_INFORMATION PROVIDED_
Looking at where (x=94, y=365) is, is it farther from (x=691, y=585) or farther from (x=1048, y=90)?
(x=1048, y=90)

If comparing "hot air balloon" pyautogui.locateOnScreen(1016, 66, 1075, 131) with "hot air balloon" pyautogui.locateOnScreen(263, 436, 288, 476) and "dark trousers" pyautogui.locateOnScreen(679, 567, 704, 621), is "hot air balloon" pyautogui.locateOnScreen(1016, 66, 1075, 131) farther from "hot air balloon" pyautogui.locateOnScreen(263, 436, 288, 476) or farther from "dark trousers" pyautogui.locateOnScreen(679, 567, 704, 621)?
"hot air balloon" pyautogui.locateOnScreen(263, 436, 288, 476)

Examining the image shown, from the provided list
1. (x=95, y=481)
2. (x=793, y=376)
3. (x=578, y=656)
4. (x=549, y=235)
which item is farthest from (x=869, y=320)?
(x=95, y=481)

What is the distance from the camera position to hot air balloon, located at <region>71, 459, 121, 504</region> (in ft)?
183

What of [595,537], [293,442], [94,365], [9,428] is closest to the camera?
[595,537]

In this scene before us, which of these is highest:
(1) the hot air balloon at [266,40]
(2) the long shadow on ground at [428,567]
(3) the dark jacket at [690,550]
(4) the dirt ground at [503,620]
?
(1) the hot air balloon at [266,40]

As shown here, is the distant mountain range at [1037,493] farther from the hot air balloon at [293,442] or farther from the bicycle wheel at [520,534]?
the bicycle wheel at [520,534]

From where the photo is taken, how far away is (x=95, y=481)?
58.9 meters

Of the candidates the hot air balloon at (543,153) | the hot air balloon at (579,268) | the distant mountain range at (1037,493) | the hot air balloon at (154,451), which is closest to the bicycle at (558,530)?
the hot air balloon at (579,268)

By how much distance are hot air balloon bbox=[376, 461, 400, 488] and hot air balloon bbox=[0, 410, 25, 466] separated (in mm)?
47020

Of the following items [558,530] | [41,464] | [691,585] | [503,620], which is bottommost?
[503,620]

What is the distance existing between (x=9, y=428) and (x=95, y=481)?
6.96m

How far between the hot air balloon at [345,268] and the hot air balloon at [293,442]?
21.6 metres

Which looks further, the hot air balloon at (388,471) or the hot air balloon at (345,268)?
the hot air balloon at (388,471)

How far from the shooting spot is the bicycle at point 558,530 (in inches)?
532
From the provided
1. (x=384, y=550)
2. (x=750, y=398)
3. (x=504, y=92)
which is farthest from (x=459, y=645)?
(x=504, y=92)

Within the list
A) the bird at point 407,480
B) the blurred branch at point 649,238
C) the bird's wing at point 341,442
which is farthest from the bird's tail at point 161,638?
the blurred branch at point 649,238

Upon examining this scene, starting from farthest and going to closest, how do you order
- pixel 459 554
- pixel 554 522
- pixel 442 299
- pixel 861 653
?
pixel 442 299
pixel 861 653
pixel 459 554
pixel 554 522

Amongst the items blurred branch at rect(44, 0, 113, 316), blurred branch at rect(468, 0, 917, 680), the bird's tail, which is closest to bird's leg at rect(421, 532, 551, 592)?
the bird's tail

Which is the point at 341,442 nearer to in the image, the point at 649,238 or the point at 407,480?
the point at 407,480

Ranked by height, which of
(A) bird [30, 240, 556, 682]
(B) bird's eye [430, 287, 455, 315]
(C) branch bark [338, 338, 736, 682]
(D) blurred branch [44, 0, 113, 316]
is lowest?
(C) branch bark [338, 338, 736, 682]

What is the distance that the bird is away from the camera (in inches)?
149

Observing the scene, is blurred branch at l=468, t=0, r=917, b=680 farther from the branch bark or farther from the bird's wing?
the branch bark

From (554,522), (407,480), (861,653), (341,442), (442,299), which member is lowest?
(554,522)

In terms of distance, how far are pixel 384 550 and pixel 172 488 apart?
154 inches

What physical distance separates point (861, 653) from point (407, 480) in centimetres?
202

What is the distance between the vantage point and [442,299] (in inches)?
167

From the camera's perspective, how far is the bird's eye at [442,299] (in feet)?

_TASK OBJECTIVE_
Copy each line exactly, from the line containing "Ranked by height, which of" down to the last line of the material, and no other lines.

_WRITTEN ANSWER_
Ranked by height, which of
(A) bird [30, 240, 556, 682]
(B) bird's eye [430, 287, 455, 315]
(C) branch bark [338, 338, 736, 682]
(D) blurred branch [44, 0, 113, 316]
is lowest?
(C) branch bark [338, 338, 736, 682]

What is the distance that the bird is away from the camera (in inches)?
149

Observing the scene, is blurred branch at l=468, t=0, r=917, b=680 farther from the branch bark or farther from the bird's wing?
the branch bark

From (554,522), (407,480), (861,653), (341,442), (442,299), which member is lowest?
(554,522)

In terms of distance, how far are pixel 384 550 and pixel 172 488 apart?
154 inches

What physical distance separates point (861, 653) from point (407, 480) in centimetres?
202

What is the distance between the vantage point and [442,299] (in inches)?
167

From the camera's perspective, how far is the bird's eye at [442,299] (in feet)?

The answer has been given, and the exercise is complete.